[LU-5361] sanity test_77i: algo set to crc32 instead of adler Created: 16/Jul/14  Updated: 22/May/18  Resolved: 14/Mar/17

Status: Resolved
Project: Lustre
Component/s: None
Affects Version/s: Lustre 2.9.0
Fix Version/s: Lustre 2.10.0

Type: Bug Priority: Minor
Reporter: Maloo Assignee: WC Triage
Resolution: Fixed Votes: 0
Labels: None

Issue Links:
Related
is related to LU-3243 sanity.sh test_77i: algo set to crc32... Resolved
Severity: 3
Rank (Obsolete): 14946

 Description   

This issue was created by maloo for John Hammond <john.hammond@intel.com>

This issue relates to the following test suite run: https://testing.hpdd.intel.com/test_sets/307abe62-0cd8-11e4-8ce3-5254006e85c2.

The sub-test test_77i failed with the following error:

algo set to crc32 instead of adler

Info required for matching: sanity 77i



 Comments   
Comment by John Hammond [ 16/Jul/14 ]

Seems like a bogus test to me. There's no guarantee that adler will be faster than crc32 all the time.

Comment by James A Simmons [ 16/Jul/14 ]

Completely agree. On systems with hardware accelerated crc32 it will beat alder32 hands down.

Comment by John Hammond [ 16/Jul/14 ]

Note also that we have recently changed the crypto speed test code. See LU-5063 and LU-5279.

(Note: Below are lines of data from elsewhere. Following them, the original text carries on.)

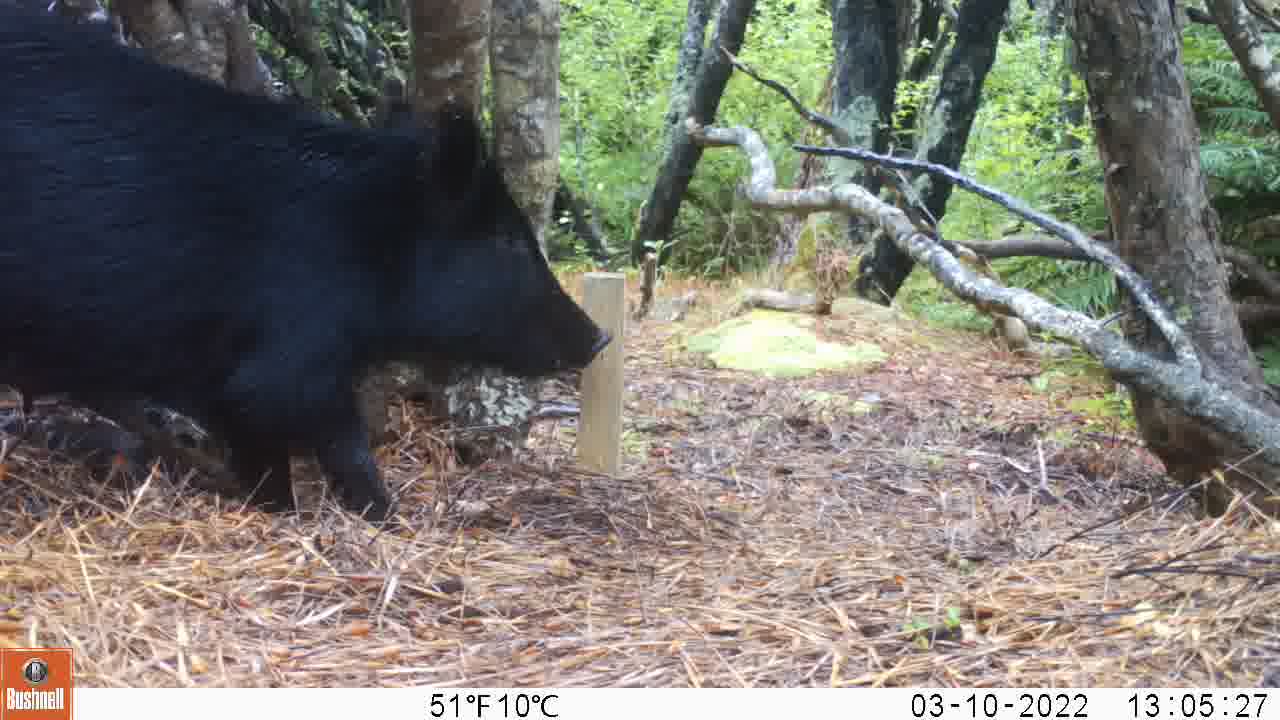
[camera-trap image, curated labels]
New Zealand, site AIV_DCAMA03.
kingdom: Animalia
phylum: Chordata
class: Mammalia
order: Artiodactyla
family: Suidae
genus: Sus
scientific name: Sus scrofa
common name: pig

Comment by Andreas Dilger [ 16/Jul/14 ]

When the test was originally written, the "adler" algorithm was always available since the availability had nothing to do with performance. The change to make only a subset of algorithms available to the client was done in 2.2.58 so that clients would not choose the locally-fastest algorithm at the expense of selecting a slow algorithm on the server.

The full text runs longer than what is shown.